» **Page excerpt**
[START]

Totaled: Presentation offers information about eclipse science, safety and photography


Rick Galloway of the Indiana Astronomical Society wears his science-enthusiast colors with pride.

Sporting a T-shirt that stated, “Indiana is on the path to be totaled,” Galloway recently led a presentation at the Fort Harrison State Park Inn that focused on the upcoming April 8 total solar eclipse. Central Indiana is directly in the eclipse’s path of totality.

Galloway started with a funny story about his shirt.

“Last October, my wife and I were driving down to Florida for fall break and we stopped at a gas station in Tennessee,” he said. “I went inside to get a cola or something to drink. And the lady behind the counter was ringing it up. She looks at (my shirt) and she looks at me (and said), ‘Is there something bad that’s going to happen in Indiana?’”

Nope — it’s good, and very, very cool. A little after 3 p.m. April 8, people in central Indiana will experience a total eclipse, something that hasn’t happened in this area for more than 800 years.

But what is an eclipse, and how does it occur?

“In its simplest, simplest terms, … what it does is, the moon lines up directly (between) the sun (and Earth) and puts a shadow onto the Earth,” Galloway said. “Simplest thing, but astronomically, it’s a very difficult thing to be able to do.”

That’s because the moon has an elliptical and angled orbit, so the lining-up part doesn’t happen very often, at least not over any specific spot.

“On average, somewhere on Earth about every year and a half, 18 months, we’ll have a total eclipse,” Galloway said. “The problem is, many times they’re out over the ocean — no way to go see it. So, having this thing come through the middle of Indiana is extraordinarily rare. And this is just so cool. This is so amazing.”

[END]

» **Task instructions**
Quote the eclipse article word for word, starting at "But what is" and ending at "any specific spot.". Rely only on the eclipse article for what follows.

» **Material provided**

[START]

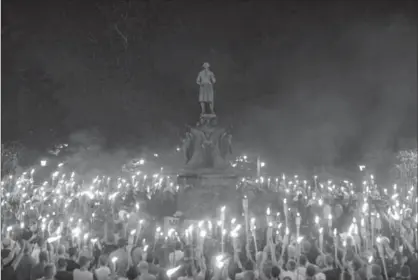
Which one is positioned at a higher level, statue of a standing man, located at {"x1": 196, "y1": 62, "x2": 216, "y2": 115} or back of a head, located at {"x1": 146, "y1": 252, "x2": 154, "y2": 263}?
statue of a standing man, located at {"x1": 196, "y1": 62, "x2": 216, "y2": 115}

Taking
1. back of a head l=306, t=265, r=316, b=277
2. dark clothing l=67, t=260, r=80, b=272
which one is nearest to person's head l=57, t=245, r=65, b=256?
dark clothing l=67, t=260, r=80, b=272

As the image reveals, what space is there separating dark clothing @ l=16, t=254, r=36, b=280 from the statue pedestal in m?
10.4

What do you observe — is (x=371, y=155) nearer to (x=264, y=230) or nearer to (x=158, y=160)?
(x=158, y=160)

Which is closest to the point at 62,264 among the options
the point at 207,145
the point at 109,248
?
the point at 109,248

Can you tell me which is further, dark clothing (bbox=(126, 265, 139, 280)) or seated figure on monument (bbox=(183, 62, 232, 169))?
seated figure on monument (bbox=(183, 62, 232, 169))

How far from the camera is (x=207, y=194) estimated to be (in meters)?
20.3

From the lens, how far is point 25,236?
10.0 m

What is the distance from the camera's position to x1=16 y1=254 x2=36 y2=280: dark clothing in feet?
26.3

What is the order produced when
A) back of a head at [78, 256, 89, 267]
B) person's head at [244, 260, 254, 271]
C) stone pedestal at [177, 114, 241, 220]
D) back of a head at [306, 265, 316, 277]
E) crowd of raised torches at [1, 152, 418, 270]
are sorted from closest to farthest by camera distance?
back of a head at [306, 265, 316, 277], back of a head at [78, 256, 89, 267], person's head at [244, 260, 254, 271], crowd of raised torches at [1, 152, 418, 270], stone pedestal at [177, 114, 241, 220]

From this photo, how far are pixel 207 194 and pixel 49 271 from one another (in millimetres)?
12997

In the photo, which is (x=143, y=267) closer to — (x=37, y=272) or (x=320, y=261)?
(x=37, y=272)

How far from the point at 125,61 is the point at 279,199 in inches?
1147

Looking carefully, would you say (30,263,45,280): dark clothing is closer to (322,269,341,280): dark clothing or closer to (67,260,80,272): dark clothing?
(67,260,80,272): dark clothing

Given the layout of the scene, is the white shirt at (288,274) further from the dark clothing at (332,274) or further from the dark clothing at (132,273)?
the dark clothing at (132,273)
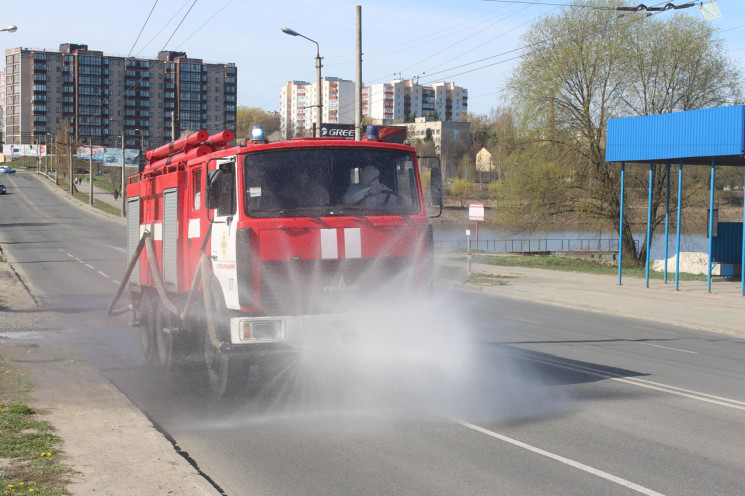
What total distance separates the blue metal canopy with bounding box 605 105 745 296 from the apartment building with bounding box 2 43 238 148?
16249 centimetres

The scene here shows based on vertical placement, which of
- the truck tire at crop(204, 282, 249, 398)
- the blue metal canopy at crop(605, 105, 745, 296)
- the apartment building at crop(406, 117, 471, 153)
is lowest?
the truck tire at crop(204, 282, 249, 398)

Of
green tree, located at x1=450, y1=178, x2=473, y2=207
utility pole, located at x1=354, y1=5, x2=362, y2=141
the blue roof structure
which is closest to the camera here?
the blue roof structure

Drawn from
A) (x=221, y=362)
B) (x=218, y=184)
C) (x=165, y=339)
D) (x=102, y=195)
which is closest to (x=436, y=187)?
(x=218, y=184)

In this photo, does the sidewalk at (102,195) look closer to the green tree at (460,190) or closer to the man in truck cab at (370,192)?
the green tree at (460,190)

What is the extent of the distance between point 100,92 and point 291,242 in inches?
7442

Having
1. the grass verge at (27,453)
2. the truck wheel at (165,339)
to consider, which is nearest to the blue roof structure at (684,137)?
the truck wheel at (165,339)

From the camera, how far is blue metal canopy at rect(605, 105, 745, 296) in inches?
877

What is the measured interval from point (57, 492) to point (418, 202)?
16.9ft

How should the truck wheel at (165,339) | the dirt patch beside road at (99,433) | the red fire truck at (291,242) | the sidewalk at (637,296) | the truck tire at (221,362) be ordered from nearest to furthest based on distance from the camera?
1. the dirt patch beside road at (99,433)
2. the red fire truck at (291,242)
3. the truck tire at (221,362)
4. the truck wheel at (165,339)
5. the sidewalk at (637,296)

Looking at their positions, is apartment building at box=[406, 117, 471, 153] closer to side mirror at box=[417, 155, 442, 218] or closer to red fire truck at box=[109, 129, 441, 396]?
side mirror at box=[417, 155, 442, 218]

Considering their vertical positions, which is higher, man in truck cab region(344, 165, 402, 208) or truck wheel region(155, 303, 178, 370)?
man in truck cab region(344, 165, 402, 208)

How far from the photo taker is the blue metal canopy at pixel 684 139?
73.0 ft

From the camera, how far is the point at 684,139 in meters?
23.9

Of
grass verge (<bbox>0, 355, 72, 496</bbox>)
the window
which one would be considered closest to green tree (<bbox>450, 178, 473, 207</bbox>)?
the window
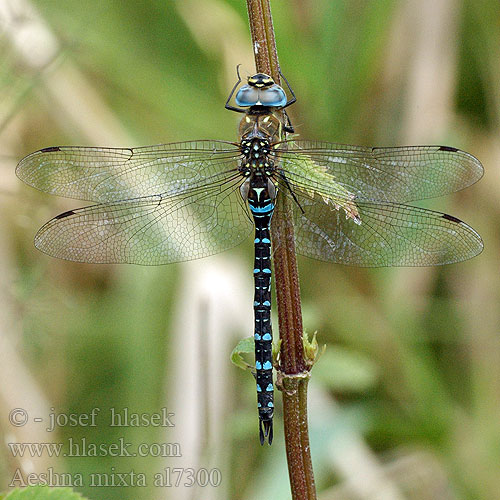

[END]

» **Correct result**
But what is an eclipse, and how does it occur?

“In its simplest, simplest terms, … what it does is, the moon lines up directly (between) the sun (and Earth) and puts a shadow onto the Earth,” Galloway said. “Simplest thing, but astronomically, it’s a very difficult thing to be able to do.”

That’s because the moon has an elliptical and angled orbit, so the lining-up part doesn’t happen very often, at least not over any specific spot.